WHAT TO DO:
Your answer must repeat the full listing, line for line.

EXCERPTED RECORDS:
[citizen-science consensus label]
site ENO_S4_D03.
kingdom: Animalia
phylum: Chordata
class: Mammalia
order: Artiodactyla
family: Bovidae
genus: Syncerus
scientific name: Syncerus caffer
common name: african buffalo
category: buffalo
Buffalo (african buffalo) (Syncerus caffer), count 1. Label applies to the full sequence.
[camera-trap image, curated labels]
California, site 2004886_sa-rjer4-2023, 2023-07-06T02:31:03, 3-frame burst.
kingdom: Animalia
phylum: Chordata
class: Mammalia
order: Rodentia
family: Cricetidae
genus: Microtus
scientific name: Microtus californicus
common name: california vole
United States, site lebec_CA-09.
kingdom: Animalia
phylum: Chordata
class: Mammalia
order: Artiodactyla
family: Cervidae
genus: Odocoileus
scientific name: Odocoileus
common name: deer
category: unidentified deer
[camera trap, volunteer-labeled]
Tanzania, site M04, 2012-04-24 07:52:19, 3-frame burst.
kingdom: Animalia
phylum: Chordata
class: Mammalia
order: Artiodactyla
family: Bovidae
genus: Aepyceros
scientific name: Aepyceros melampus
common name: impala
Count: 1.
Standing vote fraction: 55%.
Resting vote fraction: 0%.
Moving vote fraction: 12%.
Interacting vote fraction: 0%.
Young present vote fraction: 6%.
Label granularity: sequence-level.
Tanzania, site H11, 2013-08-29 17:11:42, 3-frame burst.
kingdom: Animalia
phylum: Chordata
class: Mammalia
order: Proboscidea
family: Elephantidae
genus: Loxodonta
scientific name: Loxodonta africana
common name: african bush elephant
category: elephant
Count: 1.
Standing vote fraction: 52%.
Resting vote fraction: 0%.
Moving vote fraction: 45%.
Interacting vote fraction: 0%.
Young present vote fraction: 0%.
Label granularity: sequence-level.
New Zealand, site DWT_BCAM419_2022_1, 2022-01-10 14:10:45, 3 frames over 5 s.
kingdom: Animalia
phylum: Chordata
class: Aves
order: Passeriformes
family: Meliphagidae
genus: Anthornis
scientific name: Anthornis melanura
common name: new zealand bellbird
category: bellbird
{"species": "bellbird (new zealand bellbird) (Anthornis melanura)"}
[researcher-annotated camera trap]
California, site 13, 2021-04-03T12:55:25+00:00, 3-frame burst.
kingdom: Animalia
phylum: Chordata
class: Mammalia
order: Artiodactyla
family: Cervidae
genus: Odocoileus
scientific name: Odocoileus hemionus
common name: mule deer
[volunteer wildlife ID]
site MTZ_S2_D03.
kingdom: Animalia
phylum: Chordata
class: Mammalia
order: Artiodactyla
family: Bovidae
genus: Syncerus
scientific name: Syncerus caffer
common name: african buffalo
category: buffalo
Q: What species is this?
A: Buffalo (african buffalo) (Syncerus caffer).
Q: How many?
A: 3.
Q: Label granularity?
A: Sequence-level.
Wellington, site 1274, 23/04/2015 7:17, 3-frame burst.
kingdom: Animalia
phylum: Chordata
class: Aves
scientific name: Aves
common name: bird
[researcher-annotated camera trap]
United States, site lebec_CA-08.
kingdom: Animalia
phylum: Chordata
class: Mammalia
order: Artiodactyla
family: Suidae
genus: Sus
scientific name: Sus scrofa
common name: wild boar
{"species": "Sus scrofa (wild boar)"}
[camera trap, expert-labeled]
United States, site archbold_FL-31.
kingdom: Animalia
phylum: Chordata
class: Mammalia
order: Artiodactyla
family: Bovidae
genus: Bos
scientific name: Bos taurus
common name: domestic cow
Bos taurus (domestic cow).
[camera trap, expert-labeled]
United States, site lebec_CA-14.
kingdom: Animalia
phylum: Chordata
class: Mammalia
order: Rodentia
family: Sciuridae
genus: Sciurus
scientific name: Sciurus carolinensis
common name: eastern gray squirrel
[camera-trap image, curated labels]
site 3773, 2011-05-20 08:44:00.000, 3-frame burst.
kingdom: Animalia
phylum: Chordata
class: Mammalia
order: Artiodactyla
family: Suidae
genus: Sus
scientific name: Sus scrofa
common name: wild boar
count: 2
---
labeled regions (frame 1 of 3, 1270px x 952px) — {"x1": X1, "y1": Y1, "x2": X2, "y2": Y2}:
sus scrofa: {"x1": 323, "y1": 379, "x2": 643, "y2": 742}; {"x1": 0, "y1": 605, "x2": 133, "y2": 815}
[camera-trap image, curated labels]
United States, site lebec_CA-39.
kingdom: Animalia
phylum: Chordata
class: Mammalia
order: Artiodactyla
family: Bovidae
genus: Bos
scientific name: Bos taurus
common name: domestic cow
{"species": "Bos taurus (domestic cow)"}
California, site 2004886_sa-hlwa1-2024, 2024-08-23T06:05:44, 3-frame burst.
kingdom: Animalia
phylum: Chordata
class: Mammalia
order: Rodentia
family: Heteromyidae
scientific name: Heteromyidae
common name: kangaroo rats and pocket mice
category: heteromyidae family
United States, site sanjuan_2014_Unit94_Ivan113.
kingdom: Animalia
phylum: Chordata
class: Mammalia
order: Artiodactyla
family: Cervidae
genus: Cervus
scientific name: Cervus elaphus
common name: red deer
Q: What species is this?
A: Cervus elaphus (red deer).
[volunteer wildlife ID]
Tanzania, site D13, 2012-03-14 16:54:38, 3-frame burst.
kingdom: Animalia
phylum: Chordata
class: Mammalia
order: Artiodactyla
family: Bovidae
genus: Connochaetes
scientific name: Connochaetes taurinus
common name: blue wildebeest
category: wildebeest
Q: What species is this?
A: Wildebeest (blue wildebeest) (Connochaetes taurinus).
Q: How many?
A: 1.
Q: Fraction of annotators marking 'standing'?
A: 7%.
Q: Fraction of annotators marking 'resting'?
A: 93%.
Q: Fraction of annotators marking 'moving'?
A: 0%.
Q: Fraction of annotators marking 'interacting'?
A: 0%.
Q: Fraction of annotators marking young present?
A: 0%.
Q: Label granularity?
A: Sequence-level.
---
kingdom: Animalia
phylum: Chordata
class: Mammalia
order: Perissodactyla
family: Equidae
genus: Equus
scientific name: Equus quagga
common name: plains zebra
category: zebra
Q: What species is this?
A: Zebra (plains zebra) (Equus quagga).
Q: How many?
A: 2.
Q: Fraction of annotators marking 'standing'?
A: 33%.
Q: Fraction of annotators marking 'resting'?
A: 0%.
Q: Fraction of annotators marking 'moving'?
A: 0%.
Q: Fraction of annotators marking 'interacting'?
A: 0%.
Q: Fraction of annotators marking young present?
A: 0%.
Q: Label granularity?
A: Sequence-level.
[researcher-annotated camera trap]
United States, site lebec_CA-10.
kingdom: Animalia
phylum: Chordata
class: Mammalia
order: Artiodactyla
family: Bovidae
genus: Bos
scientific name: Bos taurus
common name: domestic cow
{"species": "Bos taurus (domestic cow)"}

COMPLETED EXERCISE:
[citizen-science consensus label]
site ENO_S4_D03.
kingdom: Animalia
phylum: Chordata
class: Mammalia
order: Artiodactyla
family: Bovidae
genus: Syncerus
scientific name: Syncerus caffer
common name: african buffalo
category: buffalo
Buffalo (african buffalo) (Syncerus caffer), count 1. Label applies to the full sequence.
[camera-trap image, curated labels]
California, site 2004886_sa-rjer4-2023, 2023-07-06T02:31:03, 3-frame burst.
kingdom: Animalia
phylum: Chordata
class: Mammalia
order: Rodentia
family: Cricetidae
genus: Microtus
scientific name: Microtus californicus
common name: california vole
United States, site lebec_CA-09.
kingdom: Animalia
phylum: Chordata
class: Mammalia
order: Artiodactyla
family: Cervidae
genus: Odocoileus
scientific name: Odocoileus
common name: deer
category: unidentified deer
[camera trap, volunteer-labeled]
Tanzania, site M04, 2012-04-24 07:52:19, 3-frame burst.
kingdom: Animalia
phylum: Chordata
class: Mammalia
order: Artiodactyla
family: Bovidae
genus: Aepyceros
scientific name: Aepyceros melampus
common name: impala
Count: 1.
Standing vote fraction: 55%.
Resting vote fraction: 0%.
Moving vote fraction: 12%.
Interacting vote fraction: 0%.
Young present vote fraction: 6%.
Label granularity: sequence-level.
Tanzania, site H11, 2013-08-29 17:11:42, 3-frame burst.
kingdom: Animalia
phylum: Chordata
class: Mammalia
order: Proboscidea
family: Elephantidae
genus: Loxodonta
scientific name: Loxodonta africana
common name: african bush elephant
category: elephant
Count: 1.
Standing vote fraction: 52%.
Resting vote fraction: 0%.
Moving vote fraction: 45%.
Interacting vote fraction: 0%.
Young present vote fraction: 0%.
Label granularity: sequence-level.
New Zealand, site DWT_BCAM419_2022_1, 2022-01-10 14:10:45, 3 frames over 5 s.
kingdom: Animalia
phylum: Chordata
class: Aves
order: Passeriformes
family: Meliphagidae
genus: Anthornis
scientific name: Anthornis melanura
common name: new zealand bellbird
category: bellbird
{"species": "bellbird (new zealand bellbird) (Anthornis melanura)"}
[researcher-annotated camera trap]
California, site 13, 2021-04-03T12:55:25+00:00, 3-frame burst.
kingdom: Animalia
phylum: Chordata
class: Mammalia
order: Artiodactyla
family: Cervidae
genus: Odocoileus
scientific name: Odocoileus hemionus
common name: mule deer
[volunteer wildlife ID]
site MTZ_S2_D03.
kingdom: Animalia
phylum: Chordata
class: Mammalia
order: Artiodactyla
family: Bovidae
genus: Syncerus
scientific name: Syncerus caffer
common name: african buffalo
category: buffalo
Q: What species is this?
A: Buffalo (african buffalo) (Syncerus caffer).
Q: How many?
A: 3.
Q: Label granularity?
A: Sequence-level.
Wellington, site 1274, 23/04/2015 7:17, 3-frame burst.
kingdom: Animalia
phylum: Chordata
class: Aves
scientific name: Aves
common name: bird
[researcher-annotated camera trap]
United States, site lebec_CA-08.
kingdom: Animalia
phylum: Chordata
class: Mammalia
order: Artiodactyla
family: Suidae
genus: Sus
scientific name: Sus scrofa
common name: wild boar
{"species": "Sus scrofa (wild boar)"}
[camera trap, expert-labeled]
United States, site archbold_FL-31.
kingdom: Animalia
phylum: Chordata
class: Mammalia
order: Artiodactyla
family: Bovidae
genus: Bos
scientific name: Bos taurus
common name: domestic cow
Bos taurus (domestic cow).
[camera trap, expert-labeled]
United States, site lebec_CA-14.
kingdom: Animalia
phylum: Chordata
class: Mammalia
order: Rodentia
family: Sciuridae
genus: Sciurus
scientific name: Sciurus carolinensis
common name: eastern gray squirrel
[camera-trap image, curated labels]
site 3773, 2011-05-20 08:44:00.000, 3-frame burst.
kingdom: Animalia
phylum: Chordata
class: Mammalia
order: Artiodactyla
family: Suidae
genus: Sus
scientific name: Sus scrofa
common name: wild boar
count: 2
---
labeled regions (frame 1 of 3, 1270px x 952px) — {"x1": X1, "y1": Y1, "x2": X2, "y2": Y2}:
sus scrofa: {"x1": 323, "y1": 379, "x2": 643, "y2": 742}; {"x1": 0, "y1": 605, "x2": 133, "y2": 815}
[camera-trap image, curated labels]
United States, site lebec_CA-39.
kingdom: Animalia
phylum: Chordata
class: Mammalia
order: Artiodactyla
family: Bovidae
genus: Bos
scientific name: Bos taurus
common name: domestic cow
{"species": "Bos taurus (domestic cow)"}
California, site 2004886_sa-hlwa1-2024, 2024-08-23T06:05:44, 3-frame burst.
kingdom: Animalia
phylum: Chordata
class: Mammalia
order: Rodentia
family: Heteromyidae
scientific name: Heteromyidae
common name: kangaroo rats and pocket mice
category: heteromyidae family
United States, site sanjuan_2014_Unit94_Ivan113.
kingdom: Animalia
phylum: Chordata
class: Mammalia
order: Artiodactyla
family: Cervidae
genus: Cervus
scientific name: Cervus elaphus
common name: red deer
Q: What species is this?
A: Cervus elaphus (red deer).
[volunteer wildlife ID]
Tanzania, site D13, 2012-03-14 16:54:38, 3-frame burst.
kingdom: Animalia
phylum: Chordata
class: Mammalia
order: Artiodactyla
family: Bovidae
genus: Connochaetes
scientific name: Connochaetes taurinus
common name: blue wildebeest
category: wildebeest
Q: What species is this?
A: Wildebeest (blue wildebeest) (Connochaetes taurinus).
Q: How many?
A: 1.
Q: Fraction of annotators marking 'standing'?
A: 7%.
Q: Fraction of annotators marking 'resting'?
A: 93%.
Q: Fraction of annotators marking 'moving'?
A: 0%.
Q: Fraction of annotators marking 'interacting'?
A: 0%.
Q: Fraction of annotators marking young present?
A: 0%.
Q: Label granularity?
A: Sequence-level.
---
kingdom: Animalia
phylum: Chordata
class: Mammalia
order: Perissodactyla
family: Equidae
genus: Equus
scientific name: Equus quagga
common name: plains zebra
category: zebra
Q: What species is this?
A: Zebra (plains zebra) (Equus quagga).
Q: How many?
A: 2.
Q: Fraction of annotators marking 'standing'?
A: 33%.
Q: Fraction of annotators marking 'resting'?
A: 0%.
Q: Fraction of annotators marking 'moving'?
A: 0%.
Q: Fraction of annotators marking 'interacting'?
A: 0%.
Q: Fraction of annotators marking young present?
A: 0%.
Q: Label granularity?
A: Sequence-level.
[researcher-annotated camera trap]
United States, site lebec_CA-10.
kingdom: Animalia
phylum: Chordata
class: Mammalia
order: Artiodactyla
family: Bovidae
genus: Bos
scientific name: Bos taurus
common name: domestic cow
{"species": "Bos taurus (domestic cow)"}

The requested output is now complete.